> **YOUR INSTRUCTIONS**:
Transcribe the records in full, keeping every character as it is.

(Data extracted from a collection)
· · · · · · ·

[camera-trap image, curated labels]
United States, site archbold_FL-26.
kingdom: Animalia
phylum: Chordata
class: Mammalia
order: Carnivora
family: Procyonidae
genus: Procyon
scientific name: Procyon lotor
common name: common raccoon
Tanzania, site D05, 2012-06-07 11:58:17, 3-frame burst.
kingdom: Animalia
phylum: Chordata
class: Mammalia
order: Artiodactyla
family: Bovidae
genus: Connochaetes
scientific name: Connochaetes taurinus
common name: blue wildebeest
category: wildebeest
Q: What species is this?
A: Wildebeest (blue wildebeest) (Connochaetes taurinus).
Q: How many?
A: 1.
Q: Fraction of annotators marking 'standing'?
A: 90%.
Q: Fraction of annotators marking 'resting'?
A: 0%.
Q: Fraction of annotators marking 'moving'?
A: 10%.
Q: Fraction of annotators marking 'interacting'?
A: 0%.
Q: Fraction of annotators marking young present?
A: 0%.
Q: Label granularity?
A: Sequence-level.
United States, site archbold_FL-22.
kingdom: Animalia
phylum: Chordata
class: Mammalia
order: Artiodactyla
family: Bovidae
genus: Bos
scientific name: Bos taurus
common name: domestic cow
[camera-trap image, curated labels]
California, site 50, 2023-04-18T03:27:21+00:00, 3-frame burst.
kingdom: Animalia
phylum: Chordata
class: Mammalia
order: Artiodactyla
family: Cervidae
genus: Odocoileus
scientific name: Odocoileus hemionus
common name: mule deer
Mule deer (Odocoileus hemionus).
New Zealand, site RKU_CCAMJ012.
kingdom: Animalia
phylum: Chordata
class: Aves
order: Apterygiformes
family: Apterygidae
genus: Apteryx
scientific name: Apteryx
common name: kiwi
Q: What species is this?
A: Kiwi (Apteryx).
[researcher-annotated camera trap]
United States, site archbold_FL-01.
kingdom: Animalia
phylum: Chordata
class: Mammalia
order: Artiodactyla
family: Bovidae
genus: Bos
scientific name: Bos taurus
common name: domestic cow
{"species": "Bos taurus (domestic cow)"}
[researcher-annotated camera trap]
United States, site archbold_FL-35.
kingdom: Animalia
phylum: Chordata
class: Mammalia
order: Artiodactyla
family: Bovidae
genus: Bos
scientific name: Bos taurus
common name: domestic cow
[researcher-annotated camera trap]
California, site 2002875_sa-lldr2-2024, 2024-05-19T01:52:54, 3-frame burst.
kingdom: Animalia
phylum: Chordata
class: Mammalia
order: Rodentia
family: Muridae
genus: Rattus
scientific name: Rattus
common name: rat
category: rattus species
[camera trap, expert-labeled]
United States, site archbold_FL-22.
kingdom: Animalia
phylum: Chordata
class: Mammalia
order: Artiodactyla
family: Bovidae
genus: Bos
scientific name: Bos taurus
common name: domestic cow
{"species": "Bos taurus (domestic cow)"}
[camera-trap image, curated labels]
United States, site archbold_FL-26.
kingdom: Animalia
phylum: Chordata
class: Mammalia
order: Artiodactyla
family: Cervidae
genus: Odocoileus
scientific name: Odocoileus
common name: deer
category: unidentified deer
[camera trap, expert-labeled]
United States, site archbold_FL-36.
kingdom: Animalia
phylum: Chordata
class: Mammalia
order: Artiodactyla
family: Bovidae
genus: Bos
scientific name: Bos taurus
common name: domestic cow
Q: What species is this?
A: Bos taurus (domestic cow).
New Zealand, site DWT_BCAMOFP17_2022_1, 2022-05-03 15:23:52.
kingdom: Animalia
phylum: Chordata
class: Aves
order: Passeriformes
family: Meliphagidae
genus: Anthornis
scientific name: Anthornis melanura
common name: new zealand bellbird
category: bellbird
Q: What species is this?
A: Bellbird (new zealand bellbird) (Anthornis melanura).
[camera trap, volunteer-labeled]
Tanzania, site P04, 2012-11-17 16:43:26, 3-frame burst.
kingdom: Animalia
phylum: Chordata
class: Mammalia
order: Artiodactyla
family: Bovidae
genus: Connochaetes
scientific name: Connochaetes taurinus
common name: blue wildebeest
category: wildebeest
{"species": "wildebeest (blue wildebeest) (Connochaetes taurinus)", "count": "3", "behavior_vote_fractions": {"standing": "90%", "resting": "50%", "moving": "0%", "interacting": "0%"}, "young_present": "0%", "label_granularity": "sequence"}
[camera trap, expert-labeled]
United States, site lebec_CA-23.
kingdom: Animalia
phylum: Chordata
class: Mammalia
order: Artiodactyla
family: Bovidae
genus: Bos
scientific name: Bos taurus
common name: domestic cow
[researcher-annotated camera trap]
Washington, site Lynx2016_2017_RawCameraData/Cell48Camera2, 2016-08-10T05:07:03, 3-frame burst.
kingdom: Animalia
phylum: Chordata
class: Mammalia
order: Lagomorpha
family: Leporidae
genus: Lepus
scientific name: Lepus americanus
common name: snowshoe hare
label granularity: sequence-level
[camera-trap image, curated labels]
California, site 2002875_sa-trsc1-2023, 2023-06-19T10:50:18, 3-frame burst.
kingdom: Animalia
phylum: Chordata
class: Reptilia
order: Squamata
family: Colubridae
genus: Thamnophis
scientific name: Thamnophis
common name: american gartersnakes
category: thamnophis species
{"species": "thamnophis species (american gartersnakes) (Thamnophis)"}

· · · · · · ·

> **THE COMPLETED TASK**:
[camera-trap image, curated labels]
United States, site archbold_FL-26.
kingdom: Animalia
phylum: Chordata
class: Mammalia
order: Carnivora
family: Procyonidae
genus: Procyon
scientific name: Procyon lotor
common name: common raccoon
Tanzania, site D05, 2012-06-07 11:58:17, 3-frame burst.
kingdom: Animalia
phylum: Chordata
class: Mammalia
order: Artiodactyla
family: Bovidae
genus: Connochaetes
scientific name: Connochaetes taurinus
common name: blue wildebeest
category: wildebeest
Q: What species is this?
A: Wildebeest (blue wildebeest) (Connochaetes taurinus).
Q: How many?
A: 1.
Q: Fraction of annotators marking 'standing'?
A: 90%.
Q: Fraction of annotators marking 'resting'?
A: 0%.
Q: Fraction of annotators marking 'moving'?
A: 10%.
Q: Fraction of annotators marking 'interacting'?
A: 0%.
Q: Fraction of annotators marking young present?
A: 0%.
Q: Label granularity?
A: Sequence-level.
United States, site archbold_FL-22.
kingdom: Animalia
phylum: Chordata
class: Mammalia
order: Artiodactyla
family: Bovidae
genus: Bos
scientific name: Bos taurus
common name: domestic cow
[camera-trap image, curated labels]
California, site 50, 2023-04-18T03:27:21+00:00, 3-frame burst.
kingdom: Animalia
phylum: Chordata
class: Mammalia
order: Artiodactyla
family: Cervidae
genus: Odocoileus
scientific name: Odocoileus hemionus
common name: mule deer
Mule deer (Odocoileus hemionus).
New Zealand, site RKU_CCAMJ012.
kingdom: Animalia
phylum: Chordata
class: Aves
order: Apterygiformes
family: Apterygidae
genus: Apteryx
scientific name: Apteryx
common name: kiwi
Q: What species is this?
A: Kiwi (Apteryx).
[researcher-annotated camera trap]
United States, site archbold_FL-01.
kingdom: Animalia
phylum: Chordata
class: Mammalia
order: Artiodactyla
family: Bovidae
genus: Bos
scientific name: Bos taurus
common name: domestic cow
{"species": "Bos taurus (domestic cow)"}
[researcher-annotated camera trap]
United States, site archbold_FL-35.
kingdom: Animalia
phylum: Chordata
class: Mammalia
order: Artiodactyla
family: Bovidae
genus: Bos
scientific name: Bos taurus
common name: domestic cow
[researcher-annotated camera trap]
California, site 2002875_sa-lldr2-2024, 2024-05-19T01:52:54, 3-frame burst.
kingdom: Animalia
phylum: Chordata
class: Mammalia
order: Rodentia
family: Muridae
genus: Rattus
scientific name: Rattus
common name: rat
category: rattus species
[camera trap, expert-labeled]
United States, site archbold_FL-22.
kingdom: Animalia
phylum: Chordata
class: Mammalia
order: Artiodactyla
family: Bovidae
genus: Bos
scientific name: Bos taurus
common name: domestic cow
{"species": "Bos taurus (domestic cow)"}
[camera-trap image, curated labels]
United States, site archbold_FL-26.
kingdom: Animalia
phylum: Chordata
class: Mammalia
order: Artiodactyla
family: Cervidae
genus: Odocoileus
scientific name: Odocoileus
common name: deer
category: unidentified deer
[camera trap, expert-labeled]
United States, site archbold_FL-36.
kingdom: Animalia
phylum: Chordata
class: Mammalia
order: Artiodactyla
family: Bovidae
genus: Bos
scientific name: Bos taurus
common name: domestic cow
Q: What species is this?
A: Bos taurus (domestic cow).
New Zealand, site DWT_BCAMOFP17_2022_1, 2022-05-03 15:23:52.
kingdom: Animalia
phylum: Chordata
class: Aves
order: Passeriformes
family: Meliphagidae
genus: Anthornis
scientific name: Anthornis melanura
common name: new zealand bellbird
category: bellbird
Q: What species is this?
A: Bellbird (new zealand bellbird) (Anthornis melanura).
[camera trap, volunteer-labeled]
Tanzania, site P04, 2012-11-17 16:43:26, 3-frame burst.
kingdom: Animalia
phylum: Chordata
class: Mammalia
order: Artiodactyla
family: Bovidae
genus: Connochaetes
scientific name: Connochaetes taurinus
common name: blue wildebeest
category: wildebeest
{"species": "wildebeest (blue wildebeest) (Connochaetes taurinus)", "count": "3", "behavior_vote_fractions": {"standing": "90%", "resting": "50%", "moving": "0%", "interacting": "0%"}, "young_present": "0%", "label_granularity": "sequence"}
[camera trap, expert-labeled]
United States, site lebec_CA-23.
kingdom: Animalia
phylum: Chordata
class: Mammalia
order: Artiodactyla
family: Bovidae
genus: Bos
scientific name: Bos taurus
common name: domestic cow
[researcher-annotated camera trap]
Washington, site Lynx2016_2017_RawCameraData/Cell48Camera2, 2016-08-10T05:07:03, 3-frame burst.
kingdom: Animalia
phylum: Chordata
class: Mammalia
order: Lagomorpha
family: Leporidae
genus: Lepus
scientific name: Lepus americanus
common name: snowshoe hare
label granularity: sequence-level
[camera-trap image, curated labels]
California, site 2002875_sa-trsc1-2023, 2023-06-19T10:50:18, 3-frame burst.
kingdom: Animalia
phylum: Chordata
class: Reptilia
order: Squamata
family: Colubridae
genus: Thamnophis
scientific name: Thamnophis
common name: american gartersnakes
category: thamnophis species
{"species": "thamnophis species (american gartersnakes) (Thamnophis)"}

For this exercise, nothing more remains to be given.